>>>
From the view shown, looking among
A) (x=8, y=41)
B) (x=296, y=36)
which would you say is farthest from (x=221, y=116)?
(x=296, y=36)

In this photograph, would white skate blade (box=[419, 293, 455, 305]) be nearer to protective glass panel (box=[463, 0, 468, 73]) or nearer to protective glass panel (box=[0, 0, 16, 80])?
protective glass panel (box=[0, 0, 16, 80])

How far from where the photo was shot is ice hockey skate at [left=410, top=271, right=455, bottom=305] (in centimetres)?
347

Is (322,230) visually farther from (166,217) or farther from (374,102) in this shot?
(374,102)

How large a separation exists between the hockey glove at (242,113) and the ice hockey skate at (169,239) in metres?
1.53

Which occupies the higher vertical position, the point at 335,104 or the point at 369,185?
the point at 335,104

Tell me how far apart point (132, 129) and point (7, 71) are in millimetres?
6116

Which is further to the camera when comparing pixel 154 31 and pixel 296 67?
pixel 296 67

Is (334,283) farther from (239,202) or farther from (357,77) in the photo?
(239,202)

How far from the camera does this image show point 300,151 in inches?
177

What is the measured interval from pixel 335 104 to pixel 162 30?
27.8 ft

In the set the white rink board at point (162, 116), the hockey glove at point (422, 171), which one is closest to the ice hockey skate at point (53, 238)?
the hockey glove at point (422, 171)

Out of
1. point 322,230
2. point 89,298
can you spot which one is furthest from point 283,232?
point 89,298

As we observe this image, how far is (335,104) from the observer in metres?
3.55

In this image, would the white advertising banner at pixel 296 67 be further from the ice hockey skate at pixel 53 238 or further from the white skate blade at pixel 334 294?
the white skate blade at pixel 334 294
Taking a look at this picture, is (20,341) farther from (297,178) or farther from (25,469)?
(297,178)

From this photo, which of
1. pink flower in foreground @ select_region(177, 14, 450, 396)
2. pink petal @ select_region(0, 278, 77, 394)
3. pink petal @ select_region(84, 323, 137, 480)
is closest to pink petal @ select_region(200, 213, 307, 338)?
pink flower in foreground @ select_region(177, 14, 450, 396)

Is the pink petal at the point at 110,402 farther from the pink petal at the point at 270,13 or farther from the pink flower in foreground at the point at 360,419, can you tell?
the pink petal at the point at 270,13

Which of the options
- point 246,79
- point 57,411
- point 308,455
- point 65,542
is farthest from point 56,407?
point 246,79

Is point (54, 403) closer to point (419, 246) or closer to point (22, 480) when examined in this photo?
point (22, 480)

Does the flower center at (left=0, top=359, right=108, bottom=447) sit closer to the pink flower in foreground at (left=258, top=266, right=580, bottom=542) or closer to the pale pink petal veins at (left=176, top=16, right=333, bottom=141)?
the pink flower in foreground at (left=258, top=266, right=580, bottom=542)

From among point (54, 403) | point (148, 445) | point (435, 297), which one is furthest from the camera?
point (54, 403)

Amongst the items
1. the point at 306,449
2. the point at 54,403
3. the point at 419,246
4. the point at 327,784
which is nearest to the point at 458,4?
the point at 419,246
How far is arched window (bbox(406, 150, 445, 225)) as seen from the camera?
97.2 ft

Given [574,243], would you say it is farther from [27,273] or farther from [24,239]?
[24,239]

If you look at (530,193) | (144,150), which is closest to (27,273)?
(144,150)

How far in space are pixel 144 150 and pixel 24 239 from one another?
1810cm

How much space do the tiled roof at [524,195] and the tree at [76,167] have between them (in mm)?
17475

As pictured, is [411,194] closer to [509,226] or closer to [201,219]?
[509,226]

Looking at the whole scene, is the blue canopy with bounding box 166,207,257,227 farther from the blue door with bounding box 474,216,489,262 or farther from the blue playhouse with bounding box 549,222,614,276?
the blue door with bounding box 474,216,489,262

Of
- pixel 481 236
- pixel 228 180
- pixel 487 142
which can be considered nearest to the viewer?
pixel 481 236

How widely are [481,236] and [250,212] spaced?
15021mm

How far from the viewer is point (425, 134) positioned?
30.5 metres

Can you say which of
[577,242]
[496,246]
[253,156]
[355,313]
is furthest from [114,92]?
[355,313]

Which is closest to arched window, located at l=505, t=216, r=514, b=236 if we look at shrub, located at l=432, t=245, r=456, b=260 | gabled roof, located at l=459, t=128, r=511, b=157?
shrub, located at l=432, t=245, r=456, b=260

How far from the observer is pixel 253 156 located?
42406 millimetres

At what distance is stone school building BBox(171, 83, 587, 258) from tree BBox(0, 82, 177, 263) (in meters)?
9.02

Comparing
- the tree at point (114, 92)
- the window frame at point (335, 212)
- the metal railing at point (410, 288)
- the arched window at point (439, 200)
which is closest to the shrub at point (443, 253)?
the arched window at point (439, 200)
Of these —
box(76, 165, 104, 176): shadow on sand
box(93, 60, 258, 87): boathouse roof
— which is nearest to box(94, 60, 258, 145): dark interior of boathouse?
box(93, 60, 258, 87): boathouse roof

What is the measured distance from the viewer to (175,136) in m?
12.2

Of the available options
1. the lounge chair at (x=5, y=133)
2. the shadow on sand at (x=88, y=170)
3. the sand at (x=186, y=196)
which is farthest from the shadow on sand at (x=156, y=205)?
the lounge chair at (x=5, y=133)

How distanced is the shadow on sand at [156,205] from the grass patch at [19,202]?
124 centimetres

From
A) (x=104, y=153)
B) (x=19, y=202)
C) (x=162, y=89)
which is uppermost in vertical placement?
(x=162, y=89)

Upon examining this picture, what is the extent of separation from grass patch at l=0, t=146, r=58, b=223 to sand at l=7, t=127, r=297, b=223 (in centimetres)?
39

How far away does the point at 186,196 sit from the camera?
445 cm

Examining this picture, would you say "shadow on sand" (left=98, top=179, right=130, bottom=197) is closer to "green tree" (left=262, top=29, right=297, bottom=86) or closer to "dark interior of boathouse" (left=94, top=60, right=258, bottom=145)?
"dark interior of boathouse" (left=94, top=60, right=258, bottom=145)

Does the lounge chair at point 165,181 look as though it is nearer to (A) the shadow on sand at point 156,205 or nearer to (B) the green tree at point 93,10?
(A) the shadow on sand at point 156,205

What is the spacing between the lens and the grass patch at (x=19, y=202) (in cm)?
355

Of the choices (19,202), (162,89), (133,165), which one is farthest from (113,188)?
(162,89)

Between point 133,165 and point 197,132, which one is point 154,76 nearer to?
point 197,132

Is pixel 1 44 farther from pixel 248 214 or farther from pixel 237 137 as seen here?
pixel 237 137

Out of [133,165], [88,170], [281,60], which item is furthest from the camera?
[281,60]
<<<
» **What this task involves**
Write out every one of the records above word for word, line by line, with nothing changed.

» **Exercise response**
From the view shown, looking among
A) (x=8, y=41)
B) (x=296, y=36)
which would you say is farthest from (x=221, y=116)?
(x=296, y=36)

In this photograph, would white skate blade (box=[419, 293, 455, 305]) be nearer to protective glass panel (box=[463, 0, 468, 73]) or nearer to protective glass panel (box=[0, 0, 16, 80])?
protective glass panel (box=[0, 0, 16, 80])

How far from where the photo was shot is ice hockey skate at [left=410, top=271, right=455, bottom=305] (in centimetres)?
347

Is (322,230) visually farther from (166,217) or farther from (374,102) in this shot?
(374,102)

How large a separation exists between the hockey glove at (242,113) and the ice hockey skate at (169,239) in metres?
1.53

Which occupies the higher vertical position, the point at 335,104 or the point at 369,185?
the point at 335,104

Tell me how far apart point (132, 129) and point (7, 71) are in millimetres?
6116

Which is further to the camera when comparing pixel 154 31 and pixel 296 67?
pixel 296 67

Is (334,283) farther from (239,202) or farther from (357,77) in the photo?
(239,202)

How far from the camera does this image show point 300,151 in inches?
177

What is the measured interval from pixel 335 104 to pixel 162 30?
27.8 ft

In the set the white rink board at point (162, 116), the hockey glove at point (422, 171), which one is closest to the ice hockey skate at point (53, 238)?
the hockey glove at point (422, 171)

Out of
1. point 322,230
2. point 89,298
can you spot which one is furthest from point 283,232?
point 89,298

As we observe this image, how far is (335,104) from the observer in metres?
3.55

In this image, would the white advertising banner at pixel 296 67 be further from the ice hockey skate at pixel 53 238 or further from the white skate blade at pixel 334 294?
the white skate blade at pixel 334 294
Taking a look at this picture, is (20,341) farther from (297,178) or farther from (25,469)?
(297,178)

From this photo, which of
1. pink flower in foreground @ select_region(177, 14, 450, 396)
2. pink petal @ select_region(0, 278, 77, 394)
3. pink petal @ select_region(84, 323, 137, 480)
is closest to pink petal @ select_region(200, 213, 307, 338)?
pink flower in foreground @ select_region(177, 14, 450, 396)

Is the pink petal at the point at 110,402 farther from the pink petal at the point at 270,13 or farther from the pink flower in foreground at the point at 360,419, can you tell?
the pink petal at the point at 270,13

Which of the options
- point 246,79
- point 57,411
- point 308,455
- point 65,542
is farthest from point 56,407?
point 246,79

Is point (54, 403) closer to point (419, 246) or closer to point (22, 480) when examined in this photo?
point (22, 480)

Does the flower center at (left=0, top=359, right=108, bottom=447) sit closer to the pink flower in foreground at (left=258, top=266, right=580, bottom=542) or closer to the pale pink petal veins at (left=176, top=16, right=333, bottom=141)?
the pink flower in foreground at (left=258, top=266, right=580, bottom=542)

From among point (54, 403) | point (148, 445) | point (435, 297), which one is furthest from the camera?
point (54, 403)

Amongst the items
1. the point at 306,449
2. the point at 54,403
3. the point at 419,246
4. the point at 327,784
which is nearest to the point at 458,4?
the point at 419,246
How far is arched window (bbox(406, 150, 445, 225)) as seen from the camera?
97.2 ft

Given [574,243], would you say it is farther from [27,273] or farther from [24,239]?
[24,239]

If you look at (530,193) | (144,150), which is closest to (27,273)?
(144,150)

How far in space are pixel 144 150 and pixel 24 239 from one another?
1810cm

How much space do the tiled roof at [524,195] and the tree at [76,167] have between them (in mm)?
17475

As pictured, is [411,194] closer to [509,226] or closer to [201,219]?
[509,226]

Looking at the whole scene, is the blue canopy with bounding box 166,207,257,227 farther from the blue door with bounding box 474,216,489,262 or farther from the blue playhouse with bounding box 549,222,614,276?
the blue door with bounding box 474,216,489,262

Of
- pixel 481 236
- pixel 228 180
- pixel 487 142
which can be considered nearest to the viewer?
pixel 481 236

How widely are [481,236] and [250,212] spaced?
15021mm

How far from the viewer is point (425, 134) positioned?
30.5 metres

Can you say which of
[577,242]
[496,246]
[253,156]
[355,313]
is furthest from [114,92]?
[355,313]

Which is closest to arched window, located at l=505, t=216, r=514, b=236 if we look at shrub, located at l=432, t=245, r=456, b=260 | gabled roof, located at l=459, t=128, r=511, b=157?
shrub, located at l=432, t=245, r=456, b=260

How far from the observer is pixel 253 156 located?
42406 millimetres

At what distance is stone school building BBox(171, 83, 587, 258) from tree BBox(0, 82, 177, 263) (in meters)?
9.02

Comparing
- the tree at point (114, 92)
- the window frame at point (335, 212)
- the metal railing at point (410, 288)
- the arched window at point (439, 200)
which is closest to the shrub at point (443, 253)?
the arched window at point (439, 200)
Of these —
box(76, 165, 104, 176): shadow on sand
box(93, 60, 258, 87): boathouse roof
— which is nearest to box(94, 60, 258, 145): dark interior of boathouse?
box(93, 60, 258, 87): boathouse roof

What is the measured distance from the viewer to (175,136) in m?
12.2

Of the available options
1. the lounge chair at (x=5, y=133)
2. the shadow on sand at (x=88, y=170)
3. the sand at (x=186, y=196)
which is farthest from the shadow on sand at (x=156, y=205)?
the lounge chair at (x=5, y=133)

How distanced is the shadow on sand at [156,205] from the grass patch at [19,202]?
124 centimetres

From
A) (x=104, y=153)
B) (x=19, y=202)
C) (x=162, y=89)
which is uppermost in vertical placement?
(x=162, y=89)

Upon examining this picture, what is the extent of separation from grass patch at l=0, t=146, r=58, b=223 to sand at l=7, t=127, r=297, b=223 (in centimetres)?
39

How far away does the point at 186,196 sit from the camera?
445 cm

Examining this picture, would you say "shadow on sand" (left=98, top=179, right=130, bottom=197) is closer to "green tree" (left=262, top=29, right=297, bottom=86) or closer to "dark interior of boathouse" (left=94, top=60, right=258, bottom=145)?
"dark interior of boathouse" (left=94, top=60, right=258, bottom=145)

Does the lounge chair at point 165,181 look as though it is nearer to (A) the shadow on sand at point 156,205 or nearer to (B) the green tree at point 93,10?
(A) the shadow on sand at point 156,205

What is the spacing between the lens and the grass patch at (x=19, y=202) (in cm)?
355

Of the choices (19,202), (162,89), (133,165), which one is farthest from (113,188)?
(162,89)

Between point 133,165 and point 197,132, which one is point 154,76 nearer to?
point 197,132

Is pixel 1 44 farther from pixel 248 214 or farther from pixel 237 137 as seen here?
pixel 237 137

Out of [133,165], [88,170], [281,60], which item is furthest from the camera?
[281,60]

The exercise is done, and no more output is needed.